'A bit of bread and cheese': what people eat in revolutionary times

Citació

  • Arribas S. 'A bit of bread and cheese': what people eat in revolutionary times. Studia Neophilologica. 2020;92(2):238-55. DOI: 10.1080/00393274.2020.1751699

Enllaç permanent

Descripció

  • Resum

    I analyse Kropotkin’s The Conquest of Bread, focusing on the symbol of ‘bread’. This allows me to offer a reading of it that is different from the way in which it is usually read – as a revolutionary programme anchored in the belief in scientific progress. In my view, we should rather take it as literature, the fruit of Kropotkin’s imagination.

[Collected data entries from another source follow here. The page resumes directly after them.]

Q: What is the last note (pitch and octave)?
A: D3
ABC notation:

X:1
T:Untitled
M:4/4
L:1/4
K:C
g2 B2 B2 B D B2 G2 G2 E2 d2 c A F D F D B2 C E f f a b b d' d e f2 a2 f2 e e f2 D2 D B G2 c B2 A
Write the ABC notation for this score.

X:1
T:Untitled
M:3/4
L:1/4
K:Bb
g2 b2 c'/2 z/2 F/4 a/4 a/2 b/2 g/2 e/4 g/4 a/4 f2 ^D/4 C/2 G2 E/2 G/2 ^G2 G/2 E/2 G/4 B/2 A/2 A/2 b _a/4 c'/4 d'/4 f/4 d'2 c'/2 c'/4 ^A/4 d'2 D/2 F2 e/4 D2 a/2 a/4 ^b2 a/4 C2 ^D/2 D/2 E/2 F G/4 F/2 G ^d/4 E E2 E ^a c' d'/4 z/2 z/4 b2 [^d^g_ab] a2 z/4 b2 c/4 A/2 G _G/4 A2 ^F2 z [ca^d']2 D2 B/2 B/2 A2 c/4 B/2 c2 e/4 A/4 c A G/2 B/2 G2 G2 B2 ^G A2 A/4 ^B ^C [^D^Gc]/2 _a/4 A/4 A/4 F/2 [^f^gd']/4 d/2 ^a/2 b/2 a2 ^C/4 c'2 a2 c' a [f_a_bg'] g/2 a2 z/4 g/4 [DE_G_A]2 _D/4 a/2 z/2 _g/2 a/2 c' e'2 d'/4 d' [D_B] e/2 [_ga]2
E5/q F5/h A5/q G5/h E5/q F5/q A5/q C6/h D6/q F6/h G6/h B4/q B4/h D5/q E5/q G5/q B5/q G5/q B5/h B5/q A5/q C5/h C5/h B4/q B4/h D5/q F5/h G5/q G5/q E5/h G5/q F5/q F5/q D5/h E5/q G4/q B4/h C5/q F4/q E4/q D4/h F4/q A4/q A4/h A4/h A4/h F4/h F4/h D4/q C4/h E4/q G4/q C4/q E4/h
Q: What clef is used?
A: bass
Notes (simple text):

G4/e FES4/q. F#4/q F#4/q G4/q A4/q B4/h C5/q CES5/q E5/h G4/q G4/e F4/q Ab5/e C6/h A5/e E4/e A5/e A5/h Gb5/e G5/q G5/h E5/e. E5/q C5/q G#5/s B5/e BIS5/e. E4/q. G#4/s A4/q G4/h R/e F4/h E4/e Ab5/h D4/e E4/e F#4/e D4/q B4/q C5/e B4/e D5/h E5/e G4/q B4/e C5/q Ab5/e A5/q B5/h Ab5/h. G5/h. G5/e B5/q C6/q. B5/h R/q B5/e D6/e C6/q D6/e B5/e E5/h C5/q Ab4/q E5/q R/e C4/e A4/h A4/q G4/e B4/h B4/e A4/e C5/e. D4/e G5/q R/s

I explain how ‘bread’ serves different functions: it is a rhetorical device; it is a link between the natural and the social; it serves as a representation of materiality as opposed to mere ideas; it conveys the satisfaction of needs; it represents the specific form of anarchism defended by Kropotkin; it serves him to argue against the political economy of his time; and it functions as the foundation of ethics. I also read the book backwards, starting from its last sentences, where Kropotkin denies that he is writing fiction. I take this as a Freudian negation, and argue that the book can only be read today as literature. Kropotkin himself acknowledges in several places that his own writing is being led not so much by the scientific method that he advocates, but by the free powers of the imagination.